A267 IDENTIFYING ENTEROBACTERIACEAE VIRULENCE GENES ASSOCIATED WITH ACTIVE DISEASE IN ULCERATIVE COLITIS PATIENTS USING CULTURE-DEPENDENT AND -INDEPENDENT APPROACHES

The prevalence of inflammatory bowel disease (IBD) in Canada is among the highest in the world and is estimated to affect 1 in 100 Canadians by 2030. Ulcerative colitis (UC) is a type of IBD characterized by mucosal inflammation of the large intestine. UC is believed to arise through a complex interplay of the host immune responses and changes in the gut microbiota in a genetically susceptible individual. Therapies targeting the gut microbiota, such as antibiotics and fecal microbiota transplantation (FMT), have been effective in treating UC, suggesting infectious triggers should be explored.
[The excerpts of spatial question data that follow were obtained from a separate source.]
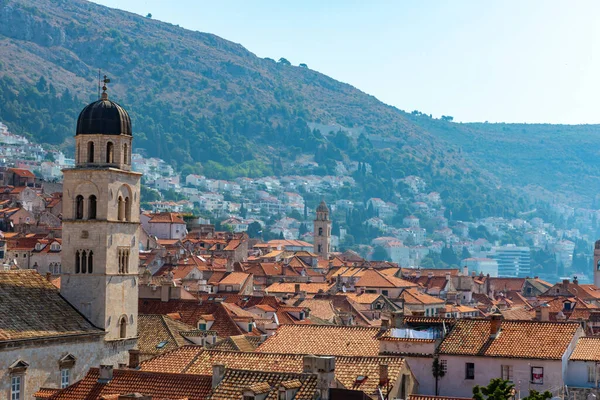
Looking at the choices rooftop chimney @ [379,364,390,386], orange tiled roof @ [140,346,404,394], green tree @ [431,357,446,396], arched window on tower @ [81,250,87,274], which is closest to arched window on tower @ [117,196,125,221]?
arched window on tower @ [81,250,87,274]

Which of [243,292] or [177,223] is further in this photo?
[177,223]

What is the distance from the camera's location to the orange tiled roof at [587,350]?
148 feet

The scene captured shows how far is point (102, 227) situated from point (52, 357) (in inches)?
276

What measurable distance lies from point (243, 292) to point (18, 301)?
204 feet

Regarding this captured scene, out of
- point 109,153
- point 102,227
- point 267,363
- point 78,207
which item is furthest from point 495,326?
point 78,207

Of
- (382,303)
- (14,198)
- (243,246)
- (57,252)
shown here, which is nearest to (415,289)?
(382,303)

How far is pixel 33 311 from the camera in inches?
1975

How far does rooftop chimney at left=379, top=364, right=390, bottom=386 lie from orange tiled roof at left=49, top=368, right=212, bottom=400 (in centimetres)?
532

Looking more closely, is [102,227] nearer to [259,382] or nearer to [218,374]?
[218,374]

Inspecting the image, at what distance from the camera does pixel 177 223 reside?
18188 cm

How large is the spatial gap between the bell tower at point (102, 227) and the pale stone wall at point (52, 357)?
0.73m

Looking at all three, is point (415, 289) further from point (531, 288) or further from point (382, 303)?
point (531, 288)

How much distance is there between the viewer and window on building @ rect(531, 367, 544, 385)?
43.7m

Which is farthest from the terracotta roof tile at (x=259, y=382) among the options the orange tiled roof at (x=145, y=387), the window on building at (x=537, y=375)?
the window on building at (x=537, y=375)
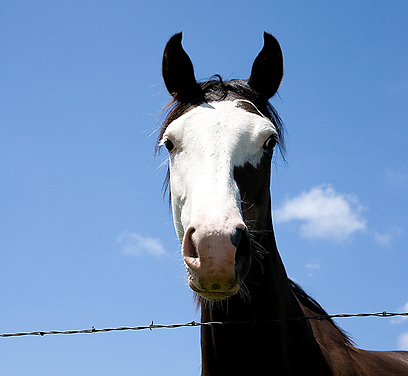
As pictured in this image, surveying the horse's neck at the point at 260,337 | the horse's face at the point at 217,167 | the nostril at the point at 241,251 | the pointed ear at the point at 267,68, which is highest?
the pointed ear at the point at 267,68

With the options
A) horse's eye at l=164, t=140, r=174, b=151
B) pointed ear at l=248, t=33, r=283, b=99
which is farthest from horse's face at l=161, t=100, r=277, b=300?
pointed ear at l=248, t=33, r=283, b=99

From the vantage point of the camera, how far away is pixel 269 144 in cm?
331

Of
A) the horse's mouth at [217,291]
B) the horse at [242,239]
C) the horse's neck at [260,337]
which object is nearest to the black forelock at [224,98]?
the horse at [242,239]

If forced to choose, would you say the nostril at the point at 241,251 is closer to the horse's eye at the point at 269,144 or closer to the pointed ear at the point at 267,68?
the horse's eye at the point at 269,144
Some data suggests the development of UC can be driven by pathogenic bacteria of the family Enterobacteriaceae, which can carry virulence genes important for colonizing the gut (e.g. fimH) and disrupting the intestinal epithelium (e.g. hylA). However, many studies have focused on a single species (e.g. Escherichia coli) and thereby underestimate the importance of these virulence genes that are shared across the Enterobacteriaceae family. I aim to investigate whether specific virulence genes contribute to disease activity in some patients with UC and to show that these virulence genes are carried by strains of many Enterobacteriaceae species.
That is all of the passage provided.